Penelope Kupfer exhibits at The Vaults Gallery in January 2015
17 December 2014
John Jones was pleased to provide artist surfaces and frame selected works for Penelope Kupfer's upcoming exhibition, Insects, at The Vault Gallery this January. The exhibition brings together contemplative and meditative research into the concept of food through the pretext of a polemic dish: insects. The idea behind the artist’s drawings is that eating choices are also the manifestation of an anxiety related to immortality. Eating is the wish to perpetuate one’s existence.
Penelope Kupfer discusses her work here: “My work is interested in the anxieties behind the food choices we make as well as the anxieties of the chosen contexts where food is consumed. Why are certain things considered disgusting, when others are considered to be normal?”
Kupfer's work is a slow and autonomous process. Repetitive and cyclical, the artist ruminates over the insects, deconstructing them into an infinitude of tiny intricate parts within an endless choreography of circles. Drawing those insects is losing herself into the detail in the hope of finding something by accident.
Kupfer's work has been featured in exhibitions in London, Berlin, New York and Sao Paulo, including MoMA NY and a series of workshops at the Tate Britain. In her first solo exhibition at The Vaults Gallery, she will present 24 original new works, alongside a series of hand finished screen prints.
Opening times: 8th – 24th January 2015, Tuesday - Saturday, 11am - 7pm
Address: The Vaults, Leake Street, London, SE1 7NN
PRIVATE VIEW: WEDNESDAY 07 JANUARY 2015, 6-9PM
The John Jones artist surfaces craftspeople produced a selection of aluminium panels sprayed with a mixture of acrylic gesso primers to create a suitable surface for Kupfer’s artistic approach.

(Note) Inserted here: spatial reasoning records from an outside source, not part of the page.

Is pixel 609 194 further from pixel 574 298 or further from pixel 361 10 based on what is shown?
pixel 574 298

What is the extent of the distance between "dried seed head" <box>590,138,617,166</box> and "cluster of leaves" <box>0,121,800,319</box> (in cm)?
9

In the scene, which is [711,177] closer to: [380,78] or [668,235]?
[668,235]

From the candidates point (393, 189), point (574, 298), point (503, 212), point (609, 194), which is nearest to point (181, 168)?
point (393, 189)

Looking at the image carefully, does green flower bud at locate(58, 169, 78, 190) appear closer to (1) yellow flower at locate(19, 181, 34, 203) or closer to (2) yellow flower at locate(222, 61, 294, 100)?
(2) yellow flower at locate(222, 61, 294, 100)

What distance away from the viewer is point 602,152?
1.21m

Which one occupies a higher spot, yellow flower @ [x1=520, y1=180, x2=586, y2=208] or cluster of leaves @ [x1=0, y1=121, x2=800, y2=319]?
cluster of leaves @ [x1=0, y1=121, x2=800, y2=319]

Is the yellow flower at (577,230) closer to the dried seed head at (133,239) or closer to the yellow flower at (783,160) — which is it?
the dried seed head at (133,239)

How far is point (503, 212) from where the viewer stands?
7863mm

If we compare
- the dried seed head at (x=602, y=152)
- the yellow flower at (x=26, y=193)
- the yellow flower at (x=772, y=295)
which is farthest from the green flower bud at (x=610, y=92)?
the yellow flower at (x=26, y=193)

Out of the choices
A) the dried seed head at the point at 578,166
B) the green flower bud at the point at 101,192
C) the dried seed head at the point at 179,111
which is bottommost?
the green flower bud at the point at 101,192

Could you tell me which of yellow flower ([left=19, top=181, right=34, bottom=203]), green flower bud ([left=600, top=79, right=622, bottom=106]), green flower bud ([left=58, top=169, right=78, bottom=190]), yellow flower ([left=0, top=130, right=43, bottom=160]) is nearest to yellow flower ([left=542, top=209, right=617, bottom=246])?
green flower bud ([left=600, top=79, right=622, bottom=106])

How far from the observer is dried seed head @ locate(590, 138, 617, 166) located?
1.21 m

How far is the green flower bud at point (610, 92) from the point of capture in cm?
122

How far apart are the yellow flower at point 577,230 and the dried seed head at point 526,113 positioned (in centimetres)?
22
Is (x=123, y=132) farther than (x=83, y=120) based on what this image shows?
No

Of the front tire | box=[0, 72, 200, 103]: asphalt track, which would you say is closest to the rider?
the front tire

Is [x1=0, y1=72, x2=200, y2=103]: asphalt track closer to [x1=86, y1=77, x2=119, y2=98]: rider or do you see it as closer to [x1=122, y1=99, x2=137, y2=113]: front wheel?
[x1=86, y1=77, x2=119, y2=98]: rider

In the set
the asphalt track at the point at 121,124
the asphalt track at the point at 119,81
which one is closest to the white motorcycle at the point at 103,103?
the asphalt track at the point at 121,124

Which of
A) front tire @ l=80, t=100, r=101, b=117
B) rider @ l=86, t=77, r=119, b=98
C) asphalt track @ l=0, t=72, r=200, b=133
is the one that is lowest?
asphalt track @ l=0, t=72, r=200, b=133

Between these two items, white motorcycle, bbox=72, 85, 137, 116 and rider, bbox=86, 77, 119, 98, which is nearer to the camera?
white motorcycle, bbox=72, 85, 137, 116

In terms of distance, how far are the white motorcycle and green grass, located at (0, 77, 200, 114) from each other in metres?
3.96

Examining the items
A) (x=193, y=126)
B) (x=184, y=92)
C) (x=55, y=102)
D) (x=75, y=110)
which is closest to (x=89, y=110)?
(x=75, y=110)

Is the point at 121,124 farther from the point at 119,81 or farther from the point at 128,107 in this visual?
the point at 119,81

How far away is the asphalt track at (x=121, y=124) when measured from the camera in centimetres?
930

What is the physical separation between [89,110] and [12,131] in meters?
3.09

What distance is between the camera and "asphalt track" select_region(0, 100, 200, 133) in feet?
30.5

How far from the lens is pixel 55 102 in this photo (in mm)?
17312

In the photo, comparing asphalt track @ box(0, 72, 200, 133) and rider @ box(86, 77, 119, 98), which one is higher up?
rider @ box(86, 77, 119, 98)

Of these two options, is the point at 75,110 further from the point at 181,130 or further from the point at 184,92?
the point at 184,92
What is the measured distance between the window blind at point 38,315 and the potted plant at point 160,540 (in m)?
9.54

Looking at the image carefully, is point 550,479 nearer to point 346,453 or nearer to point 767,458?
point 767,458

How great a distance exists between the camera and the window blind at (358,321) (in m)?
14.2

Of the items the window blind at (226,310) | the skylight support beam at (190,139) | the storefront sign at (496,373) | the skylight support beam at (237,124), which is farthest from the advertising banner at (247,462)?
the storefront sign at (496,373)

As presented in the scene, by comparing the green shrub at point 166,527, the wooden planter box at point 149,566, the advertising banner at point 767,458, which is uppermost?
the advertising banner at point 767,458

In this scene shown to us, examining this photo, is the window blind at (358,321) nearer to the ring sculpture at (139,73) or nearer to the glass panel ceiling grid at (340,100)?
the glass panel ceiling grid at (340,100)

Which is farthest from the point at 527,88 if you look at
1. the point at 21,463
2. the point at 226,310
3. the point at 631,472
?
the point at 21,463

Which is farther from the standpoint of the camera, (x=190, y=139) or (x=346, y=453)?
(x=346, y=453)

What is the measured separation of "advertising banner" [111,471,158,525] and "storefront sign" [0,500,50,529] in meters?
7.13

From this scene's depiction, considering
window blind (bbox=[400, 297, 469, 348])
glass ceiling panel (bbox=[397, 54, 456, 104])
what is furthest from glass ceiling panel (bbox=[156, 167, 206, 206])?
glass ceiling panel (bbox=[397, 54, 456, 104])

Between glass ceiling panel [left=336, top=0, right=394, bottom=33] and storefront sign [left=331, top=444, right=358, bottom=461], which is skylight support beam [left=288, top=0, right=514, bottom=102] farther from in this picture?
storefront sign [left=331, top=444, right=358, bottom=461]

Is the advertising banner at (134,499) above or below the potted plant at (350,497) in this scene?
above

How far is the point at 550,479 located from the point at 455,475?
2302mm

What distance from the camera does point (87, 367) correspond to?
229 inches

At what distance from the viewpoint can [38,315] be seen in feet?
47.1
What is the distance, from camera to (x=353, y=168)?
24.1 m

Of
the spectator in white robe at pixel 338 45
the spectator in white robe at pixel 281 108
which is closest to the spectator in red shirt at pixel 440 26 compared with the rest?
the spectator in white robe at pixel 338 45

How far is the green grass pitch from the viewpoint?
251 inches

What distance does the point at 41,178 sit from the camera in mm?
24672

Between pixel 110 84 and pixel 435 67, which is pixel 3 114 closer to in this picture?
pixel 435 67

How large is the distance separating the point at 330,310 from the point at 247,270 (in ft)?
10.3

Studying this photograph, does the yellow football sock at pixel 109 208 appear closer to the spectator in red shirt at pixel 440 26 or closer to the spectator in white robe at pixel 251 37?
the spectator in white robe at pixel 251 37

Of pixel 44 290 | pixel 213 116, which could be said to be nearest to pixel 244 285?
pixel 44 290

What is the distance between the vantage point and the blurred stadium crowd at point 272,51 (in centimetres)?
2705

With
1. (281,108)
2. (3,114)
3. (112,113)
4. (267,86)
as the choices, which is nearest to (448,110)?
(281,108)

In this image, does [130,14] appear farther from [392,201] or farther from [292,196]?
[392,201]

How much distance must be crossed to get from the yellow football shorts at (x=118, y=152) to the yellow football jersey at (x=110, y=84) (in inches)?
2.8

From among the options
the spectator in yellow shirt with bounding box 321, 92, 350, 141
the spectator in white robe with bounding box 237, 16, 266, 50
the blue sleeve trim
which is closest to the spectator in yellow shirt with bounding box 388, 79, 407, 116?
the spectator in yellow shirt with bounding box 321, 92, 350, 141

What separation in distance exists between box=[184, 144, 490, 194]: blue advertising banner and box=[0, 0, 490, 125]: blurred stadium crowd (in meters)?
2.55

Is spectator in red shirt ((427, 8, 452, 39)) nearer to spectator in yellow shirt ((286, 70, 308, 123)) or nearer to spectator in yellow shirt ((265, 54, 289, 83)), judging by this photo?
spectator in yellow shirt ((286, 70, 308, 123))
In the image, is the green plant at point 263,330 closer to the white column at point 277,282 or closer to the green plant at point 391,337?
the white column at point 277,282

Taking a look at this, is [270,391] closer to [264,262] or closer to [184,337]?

For more information on the bespoke artist surfaces John Jones make to order follow this link.
To protect Kupfer’s delicate ink on paper works the John Jones design consultants chose to fix them using museum quality Japanese hinges and paper tabs to a selection of ridged backing supports such as cotton museum board and inert aluminium. Each work was displayed in a soft sanded poplar wood profile, sprayed in coats of a superior white finish and glazed in UV protective Perspex. Together the materials chosen will preserve the works of art against long term degradation caused by acid migration and damaging light rays.